Crikey…after chaining myself to the computer since the last update, I finally managed to cobble together a formula that will extract all numbers in practically any shape or form that the local version of Excel deems as a number. That is, given a string like this:

Jeff Weir Age: 43 DOB: 25/4/71 Salary: $100,000 StartTime: 8:30

…It returns this

43

25/4/71

100000

8:30

It ain’t pretty. If you like UDFs, then you’ll agree with my pal Gareth Hayter that this is *pure formulabation*. Unless you like formulas, in which case it’s orgasmic. (You sick, sick analyst, you. Don’t let your boss catch you playing with it in the office…)

□ □ □ □ □ □ □

Goal a | Output everything in the rows from the line containing "From the standpoint" down to the final row, unchanged.

□ □ □ □ □ □ □

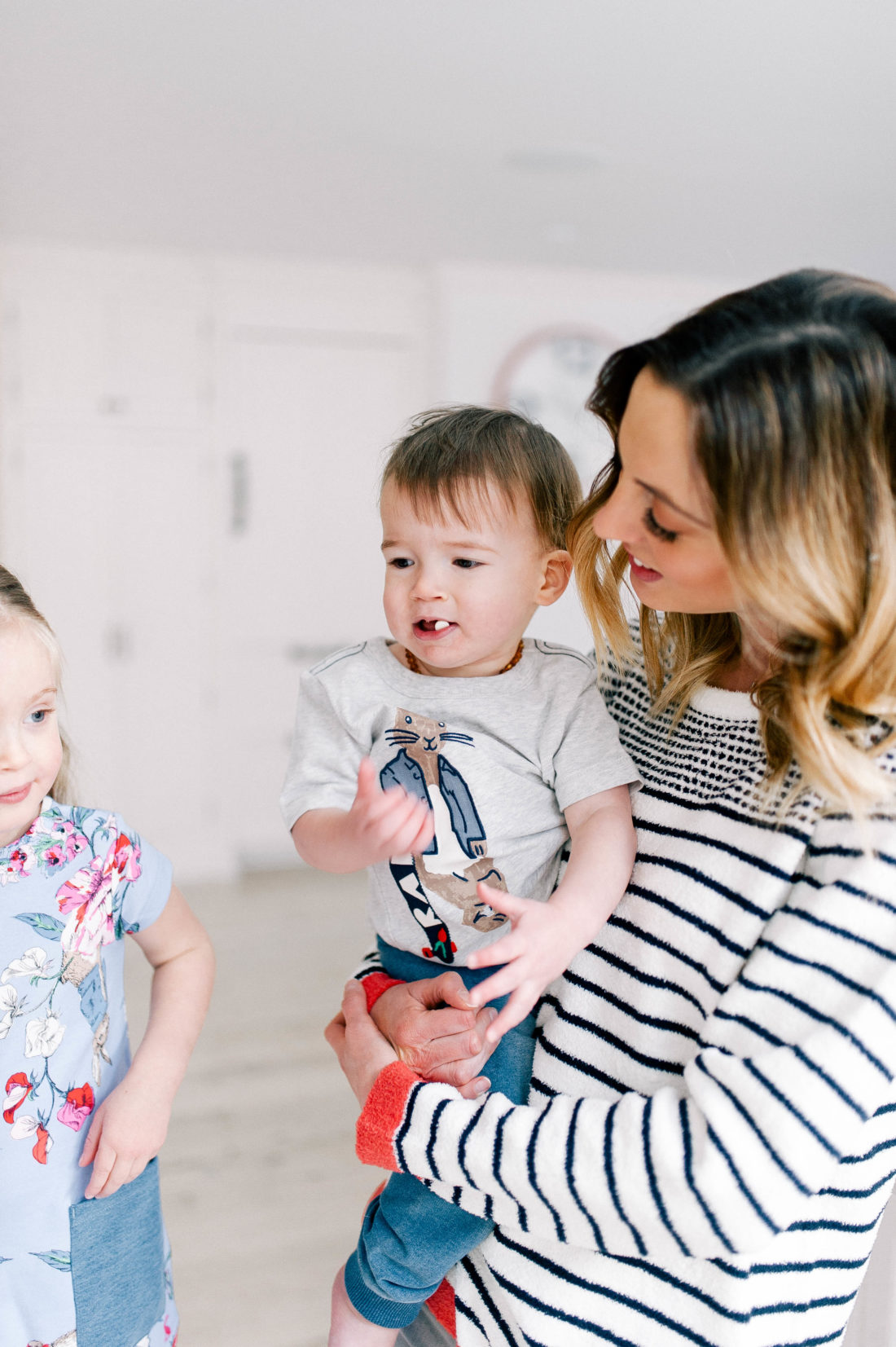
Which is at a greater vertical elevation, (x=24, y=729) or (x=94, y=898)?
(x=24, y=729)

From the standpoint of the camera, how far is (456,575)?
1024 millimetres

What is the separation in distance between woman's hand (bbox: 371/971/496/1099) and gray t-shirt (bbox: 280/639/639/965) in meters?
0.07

□ □ □ □ □ □ □

Goal b | Return everything in the passage on extracting numbers with an Excel formula from "Jeff Weir Age: 43" down to "in the office…)", copied word for word.

Finished answer a |
From the standpoint of the camera, how far is (456,575)?
1024 millimetres

What is the separation in distance between woman's hand (bbox: 371/971/496/1099) and gray t-shirt (bbox: 280/639/639/965) in meters?
0.07

Finished answer b |
Jeff Weir Age: 43 DOB: 25/4/71 Salary: $100,000 StartTime: 8:30

…It returns this

43

25/4/71

100000

8:30

It ain’t pretty. If you like UDFs, then you’ll agree with my pal Gareth Hayter that this is *pure formulabation*. Unless you like formulas, in which case it’s orgasmic. (You sick, sick analyst, you. Don’t let your boss catch you playing with it in the office…)